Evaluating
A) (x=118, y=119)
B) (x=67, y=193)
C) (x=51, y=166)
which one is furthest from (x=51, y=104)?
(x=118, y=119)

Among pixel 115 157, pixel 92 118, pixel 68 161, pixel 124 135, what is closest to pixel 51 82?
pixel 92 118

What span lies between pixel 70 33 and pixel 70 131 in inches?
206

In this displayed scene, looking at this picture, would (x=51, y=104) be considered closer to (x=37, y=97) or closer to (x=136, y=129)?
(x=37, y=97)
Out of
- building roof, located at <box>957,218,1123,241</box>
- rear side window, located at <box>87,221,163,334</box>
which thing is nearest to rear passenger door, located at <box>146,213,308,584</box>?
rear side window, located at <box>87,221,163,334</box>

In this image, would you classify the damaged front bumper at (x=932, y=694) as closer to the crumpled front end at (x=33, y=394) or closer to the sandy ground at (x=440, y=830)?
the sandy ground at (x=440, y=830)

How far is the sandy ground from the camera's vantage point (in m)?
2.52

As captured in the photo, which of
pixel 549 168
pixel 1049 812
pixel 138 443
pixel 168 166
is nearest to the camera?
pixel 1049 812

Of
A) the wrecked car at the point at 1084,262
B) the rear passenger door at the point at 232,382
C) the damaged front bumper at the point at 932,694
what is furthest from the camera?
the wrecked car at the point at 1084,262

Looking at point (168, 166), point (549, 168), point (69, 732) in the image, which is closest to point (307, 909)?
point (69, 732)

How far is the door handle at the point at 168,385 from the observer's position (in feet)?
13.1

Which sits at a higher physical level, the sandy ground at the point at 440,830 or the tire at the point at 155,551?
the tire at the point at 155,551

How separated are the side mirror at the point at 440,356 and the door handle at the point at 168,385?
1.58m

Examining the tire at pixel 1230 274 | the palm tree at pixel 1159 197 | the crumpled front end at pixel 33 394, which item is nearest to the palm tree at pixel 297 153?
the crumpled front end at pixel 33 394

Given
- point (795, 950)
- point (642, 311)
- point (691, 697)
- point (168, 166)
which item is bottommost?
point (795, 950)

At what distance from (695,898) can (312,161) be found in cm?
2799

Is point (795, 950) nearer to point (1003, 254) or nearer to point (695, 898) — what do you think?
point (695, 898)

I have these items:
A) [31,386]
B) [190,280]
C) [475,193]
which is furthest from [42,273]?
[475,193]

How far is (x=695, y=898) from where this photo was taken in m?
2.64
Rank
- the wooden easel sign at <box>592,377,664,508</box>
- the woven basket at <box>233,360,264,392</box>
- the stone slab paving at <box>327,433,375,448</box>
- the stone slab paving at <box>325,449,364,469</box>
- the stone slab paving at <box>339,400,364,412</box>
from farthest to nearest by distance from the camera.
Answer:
+++
=== Task ===
Put every line of the data, from the line containing "At what distance" through the end of the data, into a numbered list, leaving out blank lines.

=== Right answer ===
1. At what distance from (695,898) can (312,161) be found in cm?
2. 2799
3. Is point (795, 950) nearer to point (1003, 254) or nearer to point (695, 898) — what do you think?
4. point (695, 898)
5. I have these items:
6. A) [31,386]
7. B) [190,280]
8. C) [475,193]
9. which is furthest from [42,273]?
10. [475,193]
11. How far is (x=695, y=898) from where this photo was taken in m?
12. 2.64
13. Rank
14. - the wooden easel sign at <box>592,377,664,508</box>
15. - the woven basket at <box>233,360,264,392</box>
16. - the stone slab paving at <box>327,433,375,448</box>
17. - the stone slab paving at <box>325,449,364,469</box>
18. - the stone slab paving at <box>339,400,364,412</box>
19. from farthest to nearest by distance from the camera.
20. Answer:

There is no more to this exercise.